Extract to read:
** Begin **

Cell Phones Companies Fight Number Portability
andy1307 writes "The Washington Post is reporting that wireless companies are opposing mobile number portability. According to the law as it is being written, customers would be able to transfer wired phone numbers to a wireless service. Not surprisingly, Verizon is the wireless company opposing the law."
Not only am I going to try for first post, I'm also going to try and point out that us Europeans have had this for years...
If only global companies would look outside of national markets for best practice, consumers would have a much better life.
...is a national area code not tied to area. This makes sense because if you're calling a Verizon customer, for example, you're connecting with their network locally anyway. From there it's all within Verizon's network, so the area code shouldn't make any difference. The only real use cell phone providers have for geographic area codes, is for marketing purposes.
The problem now is that while I have a national calling plan where calls anywhere in the US and Canada are the same price, people calling me from the next street may have to pay long distance charges. This is absurd -- though I live on the east coast, people calling me locally have to dial a California number. And keeping my number is important -- it's my established business and personal number, wherever I happen to be.

** End **

Data block:
** Begin **

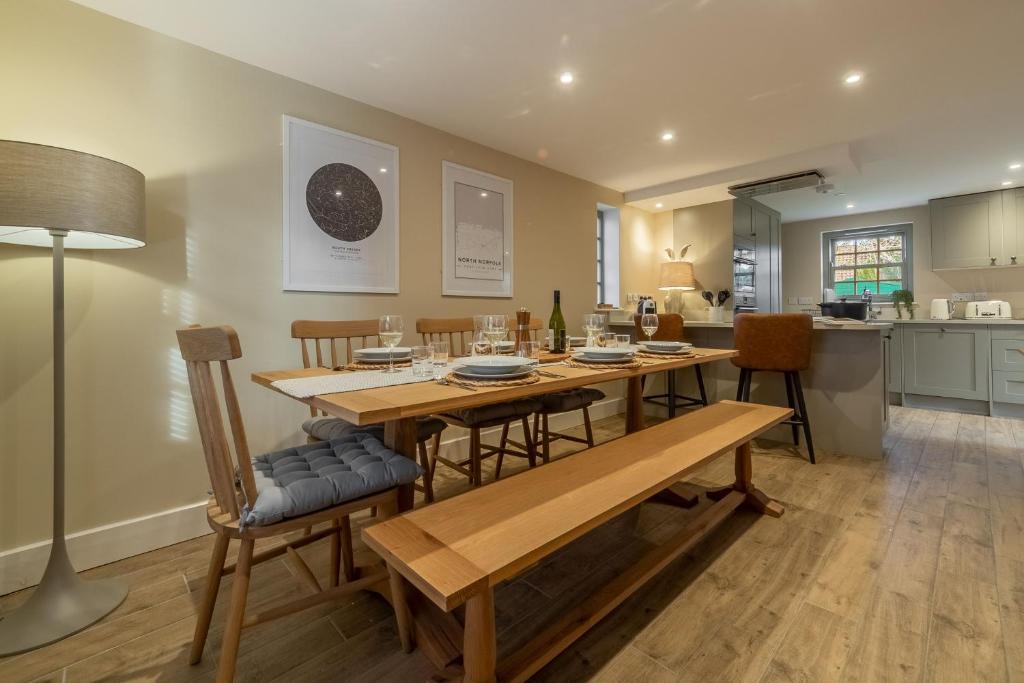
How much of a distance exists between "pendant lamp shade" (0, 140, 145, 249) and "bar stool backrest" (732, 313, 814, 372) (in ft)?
10.7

** End **

According to the number portability discussion, why should a cell phone's area code make no difference when someone calls a Verizon customer? The material plays no part in this.

Reply to the exercise: The caller connects with Verizon's network locally anyway, and from there the call stays entirely within Verizon's network. The discussion says providers' only real use for geographic area codes is marketing.